Kelli D. Taylor-Etheredge, Mobile, for appellee.

THOMAS, Judge.

In November 2006, Grace Williams, the mother of Damien D. Collins, petitioned to have Collins involuntarily committed. Collins was confined for evaluation for approximately six days, after which the probate court held a hearing on his commitment. After hearing the testimony of Dr. Douglas Ewing, the attending psychiatrist at BayPointe Adult Evaluation Unit, the facility at which the six-day evaluation of Collins occurred, the probate court ordered that Collins be committed to inpatient treatment at Searcy Hospital for a period not to exceed 150 days. Collins appeals.

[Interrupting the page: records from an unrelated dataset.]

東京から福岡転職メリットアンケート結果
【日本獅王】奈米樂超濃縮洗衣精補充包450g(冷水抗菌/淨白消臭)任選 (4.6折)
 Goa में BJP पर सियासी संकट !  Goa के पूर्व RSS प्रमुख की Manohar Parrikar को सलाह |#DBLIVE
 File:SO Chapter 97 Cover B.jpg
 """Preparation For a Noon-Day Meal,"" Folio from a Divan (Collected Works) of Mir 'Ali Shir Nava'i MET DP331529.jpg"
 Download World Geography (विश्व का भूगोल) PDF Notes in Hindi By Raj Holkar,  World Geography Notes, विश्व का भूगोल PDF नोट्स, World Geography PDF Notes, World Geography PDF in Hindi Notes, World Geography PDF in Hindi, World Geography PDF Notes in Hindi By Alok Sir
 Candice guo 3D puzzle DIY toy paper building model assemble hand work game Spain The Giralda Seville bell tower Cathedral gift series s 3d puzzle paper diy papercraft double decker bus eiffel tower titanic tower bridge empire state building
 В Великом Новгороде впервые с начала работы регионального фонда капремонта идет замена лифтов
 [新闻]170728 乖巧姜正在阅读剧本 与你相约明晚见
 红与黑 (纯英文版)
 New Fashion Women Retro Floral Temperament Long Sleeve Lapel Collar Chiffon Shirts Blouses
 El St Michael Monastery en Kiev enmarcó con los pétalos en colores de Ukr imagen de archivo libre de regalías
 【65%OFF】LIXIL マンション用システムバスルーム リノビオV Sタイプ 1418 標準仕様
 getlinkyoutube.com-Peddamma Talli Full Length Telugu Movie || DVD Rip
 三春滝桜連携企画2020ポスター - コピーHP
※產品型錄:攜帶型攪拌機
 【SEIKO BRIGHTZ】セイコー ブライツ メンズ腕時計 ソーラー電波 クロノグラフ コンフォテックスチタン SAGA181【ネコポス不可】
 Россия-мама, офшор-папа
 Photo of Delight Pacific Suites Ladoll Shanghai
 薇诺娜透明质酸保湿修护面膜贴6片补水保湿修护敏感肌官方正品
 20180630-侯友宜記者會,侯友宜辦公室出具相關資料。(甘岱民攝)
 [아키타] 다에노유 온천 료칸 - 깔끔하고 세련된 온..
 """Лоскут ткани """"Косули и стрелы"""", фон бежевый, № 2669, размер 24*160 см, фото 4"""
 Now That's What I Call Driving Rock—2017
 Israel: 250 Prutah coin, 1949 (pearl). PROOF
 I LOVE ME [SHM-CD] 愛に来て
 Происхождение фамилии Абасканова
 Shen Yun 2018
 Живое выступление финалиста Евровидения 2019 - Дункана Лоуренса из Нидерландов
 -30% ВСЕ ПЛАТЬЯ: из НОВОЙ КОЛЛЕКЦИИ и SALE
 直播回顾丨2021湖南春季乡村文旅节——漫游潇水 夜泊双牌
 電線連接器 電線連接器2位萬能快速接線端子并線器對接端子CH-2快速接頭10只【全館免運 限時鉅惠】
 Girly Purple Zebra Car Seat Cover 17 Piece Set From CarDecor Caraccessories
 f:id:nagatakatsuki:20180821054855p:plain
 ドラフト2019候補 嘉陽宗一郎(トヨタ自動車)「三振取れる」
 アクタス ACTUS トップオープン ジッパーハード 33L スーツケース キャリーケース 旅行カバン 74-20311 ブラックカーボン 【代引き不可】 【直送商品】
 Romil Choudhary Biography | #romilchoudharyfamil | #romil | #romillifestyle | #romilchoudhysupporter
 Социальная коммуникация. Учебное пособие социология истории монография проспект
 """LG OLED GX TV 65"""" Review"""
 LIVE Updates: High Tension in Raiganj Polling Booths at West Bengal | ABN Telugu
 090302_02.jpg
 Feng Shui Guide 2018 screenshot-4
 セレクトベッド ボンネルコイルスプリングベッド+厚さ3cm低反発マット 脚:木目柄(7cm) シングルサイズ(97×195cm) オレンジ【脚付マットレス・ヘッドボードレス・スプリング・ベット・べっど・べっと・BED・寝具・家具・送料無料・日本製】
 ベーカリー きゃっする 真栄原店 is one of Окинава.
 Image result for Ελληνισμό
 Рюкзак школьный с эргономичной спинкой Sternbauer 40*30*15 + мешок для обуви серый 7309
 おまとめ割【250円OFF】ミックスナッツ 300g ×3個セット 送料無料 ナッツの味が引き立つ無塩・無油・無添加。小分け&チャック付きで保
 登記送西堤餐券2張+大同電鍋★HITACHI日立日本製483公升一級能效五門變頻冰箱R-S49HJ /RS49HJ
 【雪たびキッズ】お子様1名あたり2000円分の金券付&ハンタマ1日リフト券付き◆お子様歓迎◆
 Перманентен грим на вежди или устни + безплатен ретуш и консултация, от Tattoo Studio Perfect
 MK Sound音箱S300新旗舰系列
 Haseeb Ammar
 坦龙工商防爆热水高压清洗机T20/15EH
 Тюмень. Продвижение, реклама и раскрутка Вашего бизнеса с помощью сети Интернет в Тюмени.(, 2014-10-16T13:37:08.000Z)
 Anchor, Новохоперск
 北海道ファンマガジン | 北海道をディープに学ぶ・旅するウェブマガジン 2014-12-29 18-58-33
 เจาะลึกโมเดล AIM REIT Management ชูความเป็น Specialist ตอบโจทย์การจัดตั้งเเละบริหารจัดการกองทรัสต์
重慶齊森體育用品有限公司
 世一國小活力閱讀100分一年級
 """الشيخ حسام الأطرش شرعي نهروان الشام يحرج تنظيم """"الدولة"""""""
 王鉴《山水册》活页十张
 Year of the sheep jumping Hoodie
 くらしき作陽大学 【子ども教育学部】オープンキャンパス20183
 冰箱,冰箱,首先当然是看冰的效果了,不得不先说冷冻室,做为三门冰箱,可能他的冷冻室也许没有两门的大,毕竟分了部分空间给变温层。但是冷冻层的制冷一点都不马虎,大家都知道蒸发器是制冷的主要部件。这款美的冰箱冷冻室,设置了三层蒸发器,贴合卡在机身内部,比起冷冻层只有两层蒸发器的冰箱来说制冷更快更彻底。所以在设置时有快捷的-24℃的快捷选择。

Commitment proceedings are governed by the procedures outlined in Ala.Code 1975, § 22-52-1 et seq. See Webster v. Bartlett, 709 So.2d 1226 *92(Ala.Civ.App.1997)(holding that both original commitment proceedings and recom-mitment proceedings are governed solely by Alabama statutory law). To have properly committed Collins to inpatient treatment, the probate court must have found clear and convincing evidence of each of the following elements: (1) that Collins “is mentally ill”; (2) that Collins “poses a real and present threat of substantial harm to self and/or others”; (3) that Collins “will, if not treated, continue to suffer mental distress and will continue to experience deterioration of the ability to function independently”; and (4) that Collins “is unable to make a rational and informed decision as to whether or not treatment for mental illness would be desirable.” Ala.Code 1975, § 22-52-10.4(a).

The testimony of Dr. Ewing established that Collins had been confined for evaluation after an incident in October 2006 in which he brandished a weapon during an argument with his brother. According to Dr. Ewing, when Collins was first placed under observation, he admitted that he regularly used marijuana. Because marijuana can result in behavior patterns similar to those that resulted in Collins’s confinement, i.e., paranoia and other signs of psychosis, Collins was not placed on anti-psychotic medication despite the fact that Dr. Ewing and others on the observation team concluded that Collins suffered from psychosis. As Dr. Ewing explained, it was important to see if the marijuana was causing Collins’s symptoms, and because the medication would resolve the symptoms regardless of their cause, the team decided not to medicate Collins during the evaluation. Had the symptoms resolved, the team could have concluded that marijuana was causing Collins’s paranoid behavior.

Dr. Ewing commented that, although the observation team was not ready to make the diagnosis, it was possible that Collins also suffered from schizophreni-form disorder; he noted that Collins had a family member who was a diagnosed schizophrenic. Dr. Ewing noted that Collins also exhibited some antisocial personality traits. According to Dr. Ewing, Collins required “further evaluation to ascertain the exact nature of [his] psychotic symptoms, [and] whether, in fact, this does represent [a] first psychotic episode.”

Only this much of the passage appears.